▸ CHALLENGE A:
In the entries, starting at the line that contains "From the photographer's" and ending at the line that contains "(254,160) → (89,185)", change "camera" to "viewer" and keep every other word the same. Leave the pictures out.

▸ EXCERPT PROVIDED:
++++++++

Re: Comparing Pika-syle and JNI-style

Re: Comparing Pika-syle and JNI-style Tom Lord 15 Jan 2004 01:59 UTC

    > From: Per Bothner <xxxxxx@bothner.com>

    > The problem Tom is referring to is (I assume) misidentifying a pointer
    > as a non-pointer.  That can happen if:
    > (a) You didn't tell the collector to scan the area containing the
    > pointer (most common problem).
    > (b) the pointer is "mangled", either through "clever" coding (such as
    > the xor-trick for double-linked lists) or an optimizing compiler
    > being to clever.  The former is a 'don't do that".  The latter is
    > very rare, but can conceivably happen if the compiler generates an
    > offsetted pointer while without leaving any reference to the actual
    > object start.  Boehm GC can be configured to also check "interior
    > pointers"; this reduces the problem, this hurts performance.

    > See http://www.hpl.hp.com/personal/Hans_Boehm/gc/issues.html
    > especially the "Safety" section.

It was not quite either of those.

In this case, the optimizer wasn't even being very clever -- it was
just reusing a register.

++++++++

▸ CHALLENGE B:
Answer these questions about the forum reply on garbage collection, one answer per line:
(i) Which collector can be configured to also check "interior pointers"?
(ii) What is named as the most common reason a pointer is misidentified as a non-pointer?
(iii) In the case the reply describes, what was the optimizer doing?

++++++++

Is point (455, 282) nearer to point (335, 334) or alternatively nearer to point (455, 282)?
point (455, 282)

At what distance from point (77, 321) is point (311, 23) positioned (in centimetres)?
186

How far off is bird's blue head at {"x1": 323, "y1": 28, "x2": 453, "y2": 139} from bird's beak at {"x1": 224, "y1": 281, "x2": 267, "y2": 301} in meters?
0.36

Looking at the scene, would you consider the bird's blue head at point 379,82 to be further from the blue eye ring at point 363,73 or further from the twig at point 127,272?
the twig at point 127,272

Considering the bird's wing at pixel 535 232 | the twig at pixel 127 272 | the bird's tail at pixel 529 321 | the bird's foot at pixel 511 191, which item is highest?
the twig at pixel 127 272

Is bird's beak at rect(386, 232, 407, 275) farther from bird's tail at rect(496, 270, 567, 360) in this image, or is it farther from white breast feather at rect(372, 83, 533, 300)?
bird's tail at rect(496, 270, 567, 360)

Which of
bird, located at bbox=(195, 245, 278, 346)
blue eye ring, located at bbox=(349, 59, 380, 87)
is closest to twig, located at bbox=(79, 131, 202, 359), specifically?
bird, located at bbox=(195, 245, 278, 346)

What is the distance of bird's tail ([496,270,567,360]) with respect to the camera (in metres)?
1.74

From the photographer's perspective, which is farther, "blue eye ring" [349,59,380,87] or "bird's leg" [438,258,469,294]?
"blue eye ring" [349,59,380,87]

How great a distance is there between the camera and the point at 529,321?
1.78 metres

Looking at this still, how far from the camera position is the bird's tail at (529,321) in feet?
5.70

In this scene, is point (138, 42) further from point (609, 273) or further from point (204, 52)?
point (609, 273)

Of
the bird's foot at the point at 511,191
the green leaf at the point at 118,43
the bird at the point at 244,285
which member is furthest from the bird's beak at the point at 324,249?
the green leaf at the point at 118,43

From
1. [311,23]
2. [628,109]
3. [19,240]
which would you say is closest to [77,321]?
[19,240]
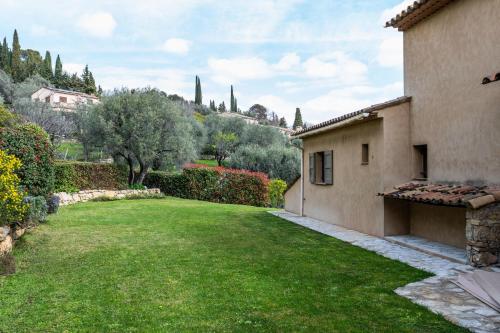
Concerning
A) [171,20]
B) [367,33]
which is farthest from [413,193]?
[171,20]

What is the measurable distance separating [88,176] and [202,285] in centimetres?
1732

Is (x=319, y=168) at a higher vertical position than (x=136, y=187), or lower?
higher

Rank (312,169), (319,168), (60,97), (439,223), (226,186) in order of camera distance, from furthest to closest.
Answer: (60,97)
(226,186)
(312,169)
(319,168)
(439,223)

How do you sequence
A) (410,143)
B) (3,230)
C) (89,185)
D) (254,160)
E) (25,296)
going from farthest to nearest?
(254,160) → (89,185) → (410,143) → (3,230) → (25,296)

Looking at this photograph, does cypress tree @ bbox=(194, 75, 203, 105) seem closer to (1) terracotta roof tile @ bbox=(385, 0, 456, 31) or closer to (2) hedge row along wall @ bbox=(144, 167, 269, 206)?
(2) hedge row along wall @ bbox=(144, 167, 269, 206)

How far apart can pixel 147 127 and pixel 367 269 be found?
18.0 metres

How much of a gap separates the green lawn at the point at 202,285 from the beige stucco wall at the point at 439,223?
193cm

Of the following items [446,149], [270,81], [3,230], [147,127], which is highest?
[270,81]

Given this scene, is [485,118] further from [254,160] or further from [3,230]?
[254,160]

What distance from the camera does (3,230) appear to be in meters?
7.04

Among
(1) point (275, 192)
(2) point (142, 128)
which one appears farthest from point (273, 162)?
(2) point (142, 128)

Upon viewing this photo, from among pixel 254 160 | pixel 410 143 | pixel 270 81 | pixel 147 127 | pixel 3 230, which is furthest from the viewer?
pixel 270 81

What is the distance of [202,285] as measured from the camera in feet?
18.8

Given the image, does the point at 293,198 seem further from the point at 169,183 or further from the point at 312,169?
the point at 169,183
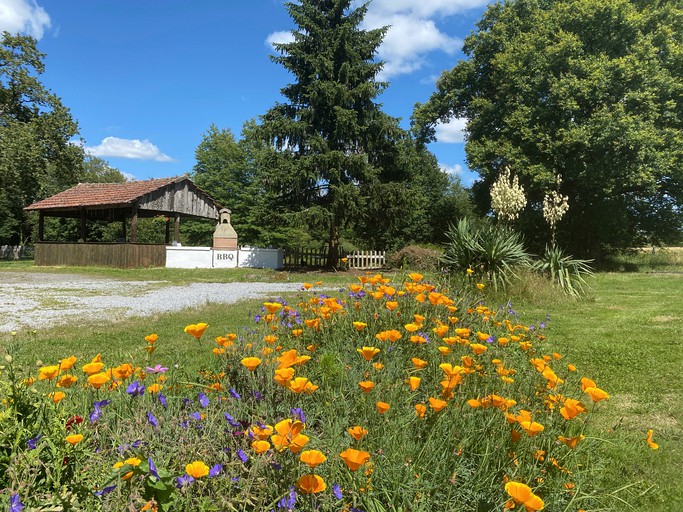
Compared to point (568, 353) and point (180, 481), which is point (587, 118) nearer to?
point (568, 353)

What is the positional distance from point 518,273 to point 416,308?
556 centimetres

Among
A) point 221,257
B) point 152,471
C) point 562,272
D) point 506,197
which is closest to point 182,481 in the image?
point 152,471

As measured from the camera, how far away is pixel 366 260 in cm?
2442

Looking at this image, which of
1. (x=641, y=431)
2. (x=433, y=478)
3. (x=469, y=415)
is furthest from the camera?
(x=641, y=431)

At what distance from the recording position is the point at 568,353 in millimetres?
4848

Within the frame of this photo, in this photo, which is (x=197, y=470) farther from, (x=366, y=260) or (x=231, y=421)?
(x=366, y=260)

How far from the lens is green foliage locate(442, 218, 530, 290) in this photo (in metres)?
8.24

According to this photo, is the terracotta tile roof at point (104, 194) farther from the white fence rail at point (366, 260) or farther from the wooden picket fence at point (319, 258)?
the white fence rail at point (366, 260)

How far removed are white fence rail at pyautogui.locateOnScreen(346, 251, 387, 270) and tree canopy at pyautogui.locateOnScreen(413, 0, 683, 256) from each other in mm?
6837

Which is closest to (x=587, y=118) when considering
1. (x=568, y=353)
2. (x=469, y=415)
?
(x=568, y=353)

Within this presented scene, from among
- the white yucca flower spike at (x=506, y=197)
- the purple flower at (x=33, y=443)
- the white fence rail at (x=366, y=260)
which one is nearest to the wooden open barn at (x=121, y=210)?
the white fence rail at (x=366, y=260)

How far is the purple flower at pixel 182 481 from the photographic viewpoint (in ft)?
4.18

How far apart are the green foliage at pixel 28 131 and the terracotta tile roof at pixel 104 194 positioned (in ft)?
7.53

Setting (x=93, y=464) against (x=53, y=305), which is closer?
(x=93, y=464)
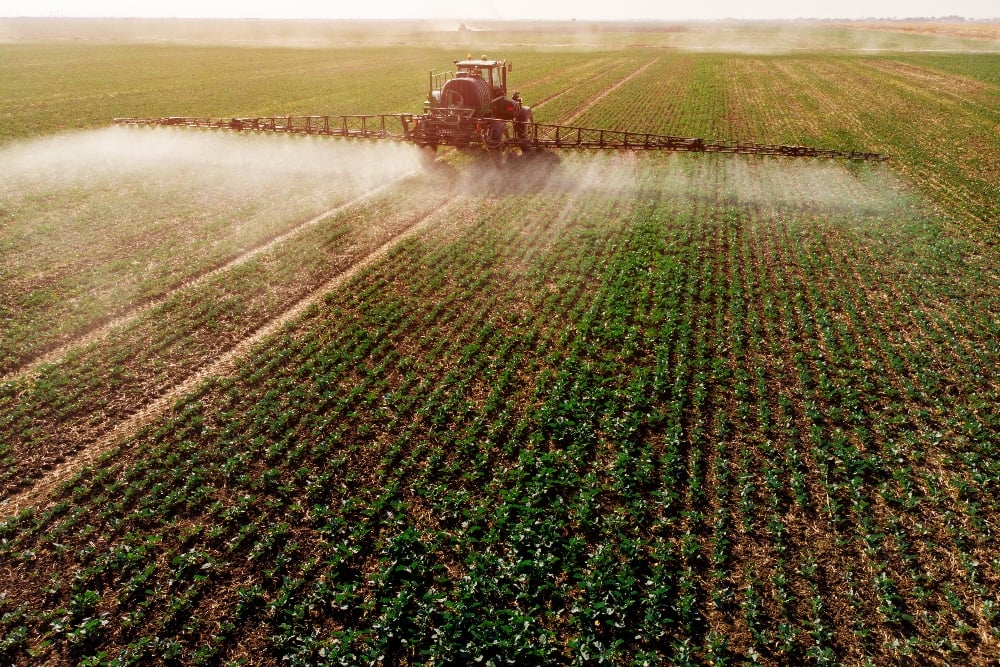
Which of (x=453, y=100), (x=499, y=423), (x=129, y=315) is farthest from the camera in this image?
(x=453, y=100)

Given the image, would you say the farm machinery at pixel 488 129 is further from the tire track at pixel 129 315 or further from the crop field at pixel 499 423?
the tire track at pixel 129 315

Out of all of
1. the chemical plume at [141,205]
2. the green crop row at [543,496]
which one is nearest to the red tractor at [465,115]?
the chemical plume at [141,205]

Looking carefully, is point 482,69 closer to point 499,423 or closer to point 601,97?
point 499,423

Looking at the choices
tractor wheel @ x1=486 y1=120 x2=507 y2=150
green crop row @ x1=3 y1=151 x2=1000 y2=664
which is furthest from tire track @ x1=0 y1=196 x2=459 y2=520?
tractor wheel @ x1=486 y1=120 x2=507 y2=150

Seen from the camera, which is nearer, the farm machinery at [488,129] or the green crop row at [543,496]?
the green crop row at [543,496]

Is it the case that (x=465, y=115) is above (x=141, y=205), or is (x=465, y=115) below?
above

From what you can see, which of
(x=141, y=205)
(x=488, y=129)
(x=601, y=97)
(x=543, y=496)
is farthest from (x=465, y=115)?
(x=601, y=97)
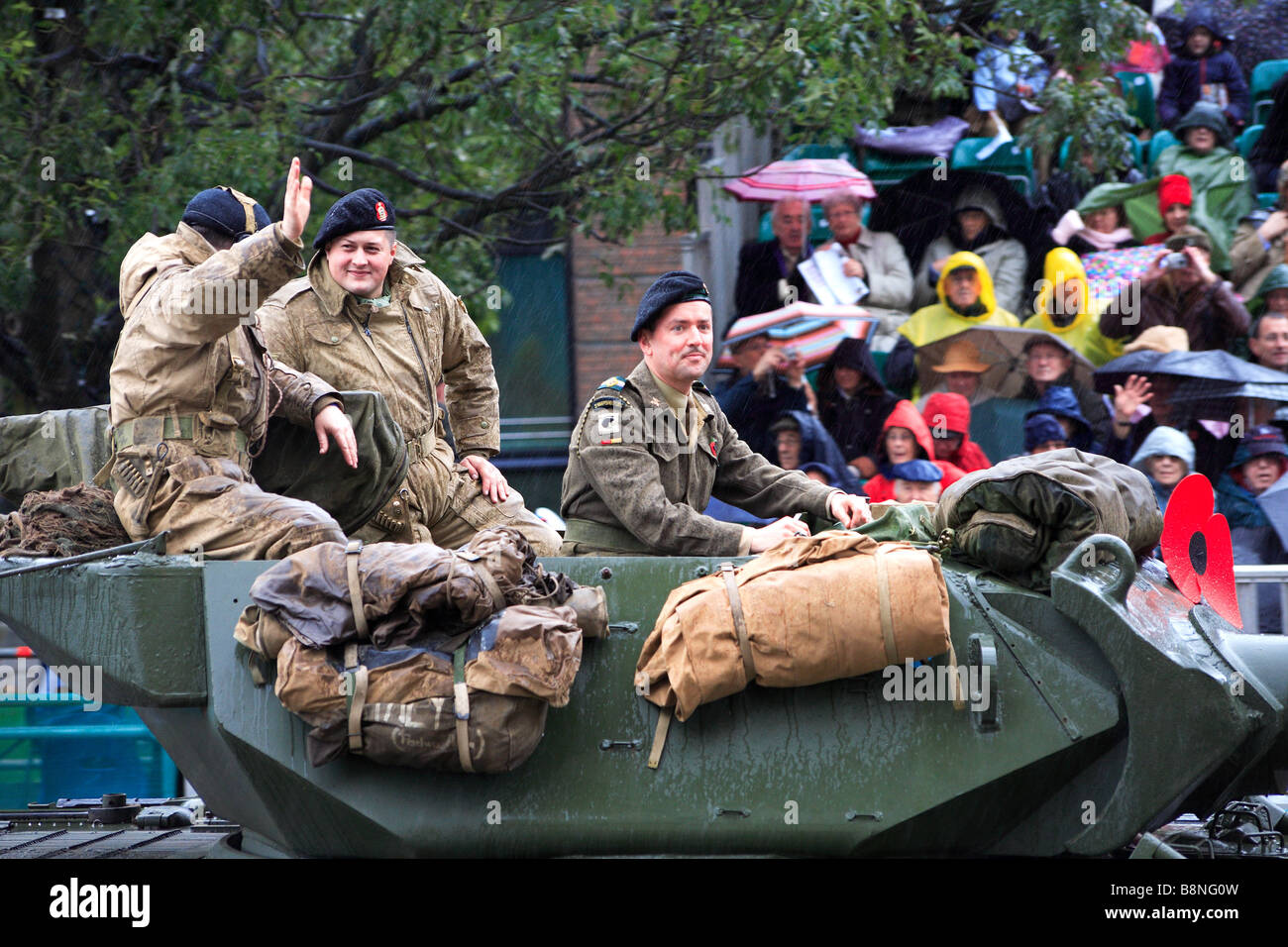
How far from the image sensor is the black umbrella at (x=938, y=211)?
346 inches

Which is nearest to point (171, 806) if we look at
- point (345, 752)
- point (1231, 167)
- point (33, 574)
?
point (33, 574)

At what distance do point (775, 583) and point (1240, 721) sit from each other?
1.10 metres

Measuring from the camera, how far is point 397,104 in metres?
9.15

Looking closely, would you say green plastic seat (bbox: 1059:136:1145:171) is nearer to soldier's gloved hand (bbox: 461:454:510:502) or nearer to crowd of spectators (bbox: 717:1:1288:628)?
crowd of spectators (bbox: 717:1:1288:628)

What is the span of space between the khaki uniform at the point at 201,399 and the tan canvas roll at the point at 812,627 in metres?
1.00

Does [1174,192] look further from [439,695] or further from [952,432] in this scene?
[439,695]

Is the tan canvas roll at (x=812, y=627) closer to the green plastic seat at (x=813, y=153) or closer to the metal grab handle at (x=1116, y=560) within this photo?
the metal grab handle at (x=1116, y=560)

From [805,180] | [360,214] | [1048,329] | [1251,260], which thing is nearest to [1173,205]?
[1251,260]

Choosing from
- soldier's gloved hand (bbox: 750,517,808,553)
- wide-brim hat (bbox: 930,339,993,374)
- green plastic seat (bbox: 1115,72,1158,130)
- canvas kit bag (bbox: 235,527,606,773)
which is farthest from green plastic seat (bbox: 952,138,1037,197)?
canvas kit bag (bbox: 235,527,606,773)

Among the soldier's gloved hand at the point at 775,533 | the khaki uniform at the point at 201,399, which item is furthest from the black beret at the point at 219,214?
the soldier's gloved hand at the point at 775,533

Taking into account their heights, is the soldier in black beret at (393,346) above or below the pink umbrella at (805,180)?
below

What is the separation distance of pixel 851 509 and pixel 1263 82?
6249mm
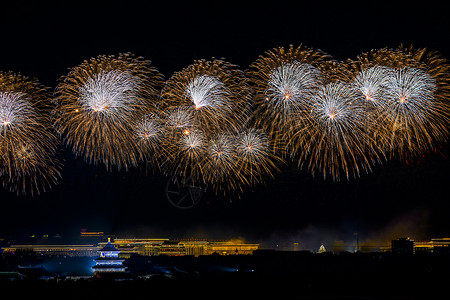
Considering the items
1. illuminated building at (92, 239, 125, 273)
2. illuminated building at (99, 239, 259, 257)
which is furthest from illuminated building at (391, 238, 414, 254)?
illuminated building at (99, 239, 259, 257)

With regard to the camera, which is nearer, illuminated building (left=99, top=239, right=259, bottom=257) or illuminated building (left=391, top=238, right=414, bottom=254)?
illuminated building (left=391, top=238, right=414, bottom=254)

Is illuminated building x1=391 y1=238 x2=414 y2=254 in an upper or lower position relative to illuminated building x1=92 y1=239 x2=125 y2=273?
upper

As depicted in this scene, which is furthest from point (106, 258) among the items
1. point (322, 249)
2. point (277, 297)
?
point (322, 249)

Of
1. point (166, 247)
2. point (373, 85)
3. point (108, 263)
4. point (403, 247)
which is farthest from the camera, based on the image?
point (166, 247)

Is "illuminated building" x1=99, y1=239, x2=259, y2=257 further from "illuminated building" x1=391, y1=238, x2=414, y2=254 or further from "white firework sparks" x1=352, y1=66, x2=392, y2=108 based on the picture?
"white firework sparks" x1=352, y1=66, x2=392, y2=108

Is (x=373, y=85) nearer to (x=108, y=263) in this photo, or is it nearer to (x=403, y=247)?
(x=108, y=263)

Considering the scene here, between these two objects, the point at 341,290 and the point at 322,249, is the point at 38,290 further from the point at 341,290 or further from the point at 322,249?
the point at 322,249

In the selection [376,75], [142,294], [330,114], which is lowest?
[142,294]

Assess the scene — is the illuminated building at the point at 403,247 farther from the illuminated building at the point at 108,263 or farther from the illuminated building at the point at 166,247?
the illuminated building at the point at 166,247

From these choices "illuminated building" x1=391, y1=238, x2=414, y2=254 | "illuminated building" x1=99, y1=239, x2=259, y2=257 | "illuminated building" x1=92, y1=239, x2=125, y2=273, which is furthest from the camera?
"illuminated building" x1=99, y1=239, x2=259, y2=257

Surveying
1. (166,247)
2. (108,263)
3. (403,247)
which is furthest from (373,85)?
(166,247)

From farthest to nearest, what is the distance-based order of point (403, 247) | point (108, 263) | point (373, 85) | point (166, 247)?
point (166, 247), point (403, 247), point (108, 263), point (373, 85)
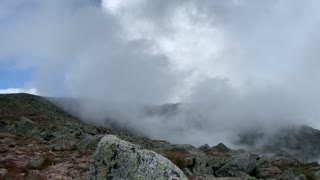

++++++++

▸ CORRECT OUTPUT A:
From the photographer's perspective, which is farther, "blue eye ring" [349,59,380,87] or "bird's leg" [438,258,469,294]?
"blue eye ring" [349,59,380,87]

How great a distance is there between the viewer and the point at 529,321?
1.78 metres

Looking at this still, how far from the viewer position is the bird's tail at (529,321) in feet?
5.70

In this scene, is point (138, 42) further from point (609, 273) or further from point (204, 52)?
point (609, 273)

Of
the bird's foot at the point at 511,191
the green leaf at the point at 118,43
the bird at the point at 244,285
which member is furthest from the bird's beak at the point at 324,249?
the green leaf at the point at 118,43

From
1. [311,23]
2. [628,109]
3. [19,240]
which would you say is closest to [77,321]?
[19,240]
Concerning
A) [171,20]
B) [367,33]
which is farthest from [413,193]?
[171,20]

What is the measurable distance separating [88,176] and [202,285] in centimetres?
1732

Is (x=319, y=168) at a higher vertical position than (x=136, y=187), or lower?
higher

Rank (312,169), (319,168), (60,97), (439,223), (226,186) in order of viewer distance, from furthest to closest.
Answer: (60,97)
(226,186)
(312,169)
(319,168)
(439,223)

How do you sequence
A) (410,143)
B) (3,230)
C) (89,185)
D) (254,160)
E) (25,296)
going from farthest to nearest?
(254,160) → (89,185) → (410,143) → (3,230) → (25,296)

▸ CORRECT OUTPUT B:
(i) Boehm GC
(ii) Not telling the collector to scan the area containing the pointer
(iii) Reusing a register